STATED PROBLEM:
Transcribe only the part of the listing below that begins at the line containing "How far is (x=274, y=181)" and runs to its final line, keeping both ends.

[Start of DATA LISTING]

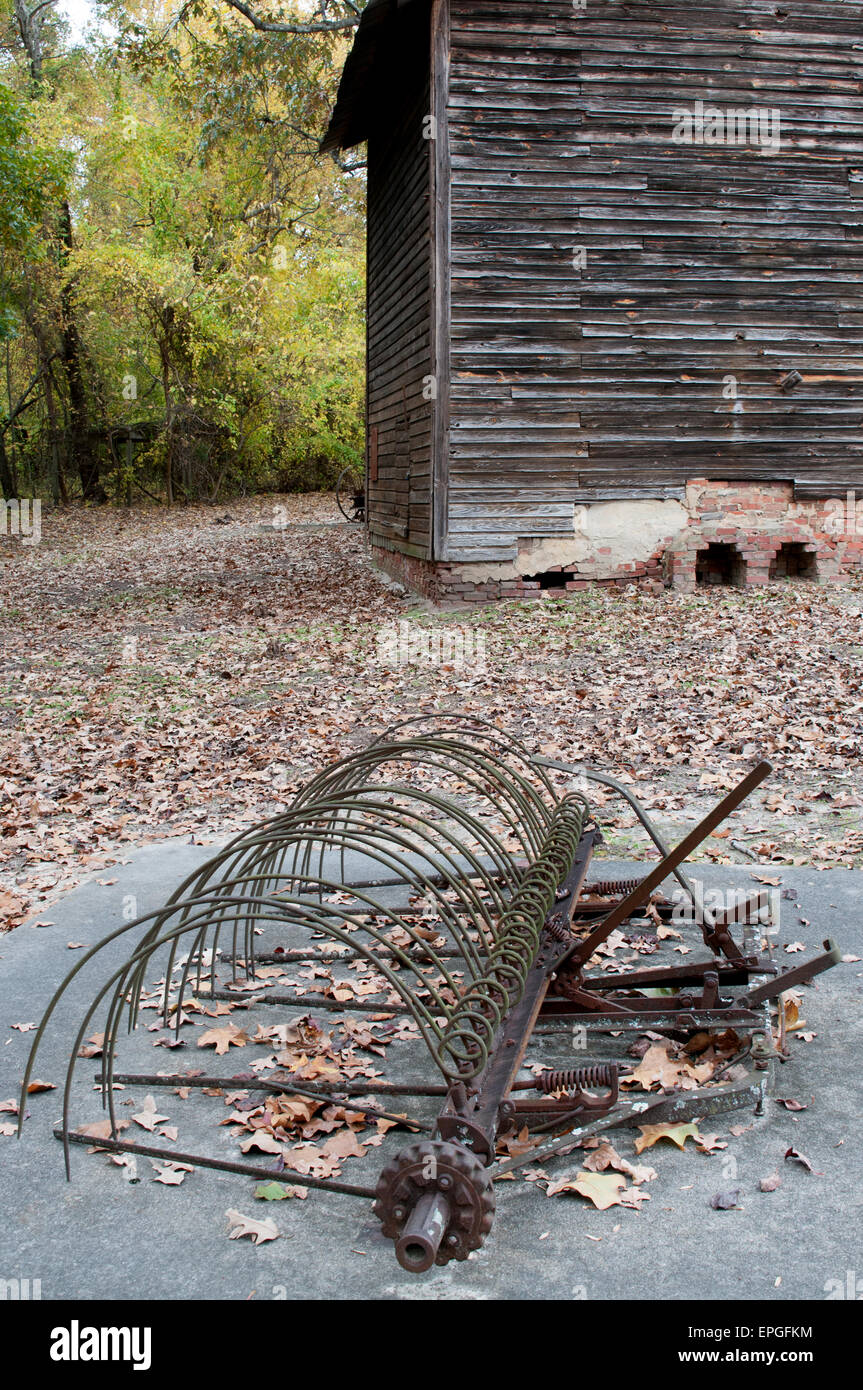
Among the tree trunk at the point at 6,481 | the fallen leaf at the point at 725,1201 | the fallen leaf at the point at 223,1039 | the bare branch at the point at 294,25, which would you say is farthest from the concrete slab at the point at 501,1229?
the tree trunk at the point at 6,481

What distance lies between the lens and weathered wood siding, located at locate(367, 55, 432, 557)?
41.8 ft

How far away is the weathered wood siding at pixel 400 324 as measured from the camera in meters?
12.8

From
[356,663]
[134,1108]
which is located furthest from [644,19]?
[134,1108]

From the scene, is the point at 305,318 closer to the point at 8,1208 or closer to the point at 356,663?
the point at 356,663

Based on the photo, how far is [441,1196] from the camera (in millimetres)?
2570

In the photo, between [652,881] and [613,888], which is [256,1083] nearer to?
[652,881]

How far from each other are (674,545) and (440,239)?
14.4ft

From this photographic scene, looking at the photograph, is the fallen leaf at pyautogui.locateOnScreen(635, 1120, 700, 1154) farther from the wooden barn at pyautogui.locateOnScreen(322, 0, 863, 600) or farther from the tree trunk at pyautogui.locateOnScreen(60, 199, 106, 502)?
the tree trunk at pyautogui.locateOnScreen(60, 199, 106, 502)

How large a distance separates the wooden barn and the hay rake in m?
8.14

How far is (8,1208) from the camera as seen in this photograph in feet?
10.3

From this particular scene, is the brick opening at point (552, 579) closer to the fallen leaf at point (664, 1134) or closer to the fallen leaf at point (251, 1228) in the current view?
the fallen leaf at point (664, 1134)

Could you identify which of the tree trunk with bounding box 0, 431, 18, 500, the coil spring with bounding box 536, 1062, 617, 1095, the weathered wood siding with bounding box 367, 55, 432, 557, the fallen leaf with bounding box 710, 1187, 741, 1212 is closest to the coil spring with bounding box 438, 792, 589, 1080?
the coil spring with bounding box 536, 1062, 617, 1095

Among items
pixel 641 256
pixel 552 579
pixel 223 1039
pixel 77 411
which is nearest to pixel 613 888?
pixel 223 1039

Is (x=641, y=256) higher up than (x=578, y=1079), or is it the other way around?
(x=641, y=256)
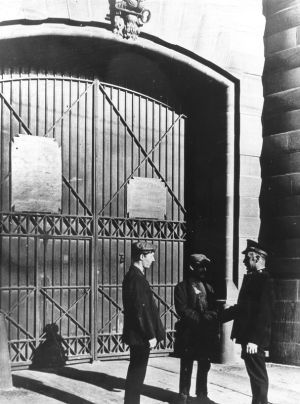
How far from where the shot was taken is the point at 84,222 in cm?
966

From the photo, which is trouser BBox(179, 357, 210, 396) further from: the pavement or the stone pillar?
the stone pillar

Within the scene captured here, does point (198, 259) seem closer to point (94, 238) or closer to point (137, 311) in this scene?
point (137, 311)

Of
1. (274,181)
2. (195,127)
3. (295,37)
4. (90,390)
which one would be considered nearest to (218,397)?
(90,390)

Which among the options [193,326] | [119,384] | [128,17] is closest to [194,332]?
[193,326]

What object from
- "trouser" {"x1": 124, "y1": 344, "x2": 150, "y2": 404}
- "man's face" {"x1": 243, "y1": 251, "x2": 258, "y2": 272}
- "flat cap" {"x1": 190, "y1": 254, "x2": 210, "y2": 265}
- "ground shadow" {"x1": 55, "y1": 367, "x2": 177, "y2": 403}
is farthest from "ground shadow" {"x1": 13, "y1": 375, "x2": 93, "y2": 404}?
"man's face" {"x1": 243, "y1": 251, "x2": 258, "y2": 272}

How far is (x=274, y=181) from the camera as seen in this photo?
407 inches

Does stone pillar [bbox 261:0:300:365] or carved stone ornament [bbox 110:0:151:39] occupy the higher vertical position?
carved stone ornament [bbox 110:0:151:39]

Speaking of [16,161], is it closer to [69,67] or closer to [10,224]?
[10,224]

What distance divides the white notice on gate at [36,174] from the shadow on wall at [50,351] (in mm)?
1790

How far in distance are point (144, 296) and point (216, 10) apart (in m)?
5.71

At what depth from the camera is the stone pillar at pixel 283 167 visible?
32.5 feet

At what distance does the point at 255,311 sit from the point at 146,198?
397 centimetres

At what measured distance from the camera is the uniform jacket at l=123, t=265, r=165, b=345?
6.37m

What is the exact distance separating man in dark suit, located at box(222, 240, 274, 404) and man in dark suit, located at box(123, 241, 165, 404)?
0.95 metres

[End of DATA LISTING]

ANSWER BELOW:
How far is (x=274, y=181) from the camera as seen in this photo?
407 inches

Does stone pillar [bbox 261:0:300:365] or carved stone ornament [bbox 110:0:151:39] occupy the higher vertical position?
carved stone ornament [bbox 110:0:151:39]

Speaking of [16,161], is it closer to [69,67] or closer to [10,224]?
[10,224]

What distance divides the white notice on gate at [36,174] from the shadow on wall at [50,351] (in mm)?
1790

How far in distance are point (144, 296) and point (216, 10) apart (in m)?
5.71

At what depth from the camera is the stone pillar at pixel 283 167 visible?
32.5 feet

At what distance does the point at 255,311 sit from the point at 146,198?
397 centimetres

At what measured distance from the camera is the uniform jacket at l=123, t=265, r=165, b=345?
6.37m

What is the exact distance separating man in dark suit, located at box(222, 240, 274, 404) and man in dark suit, located at box(123, 241, 165, 404)?
0.95 metres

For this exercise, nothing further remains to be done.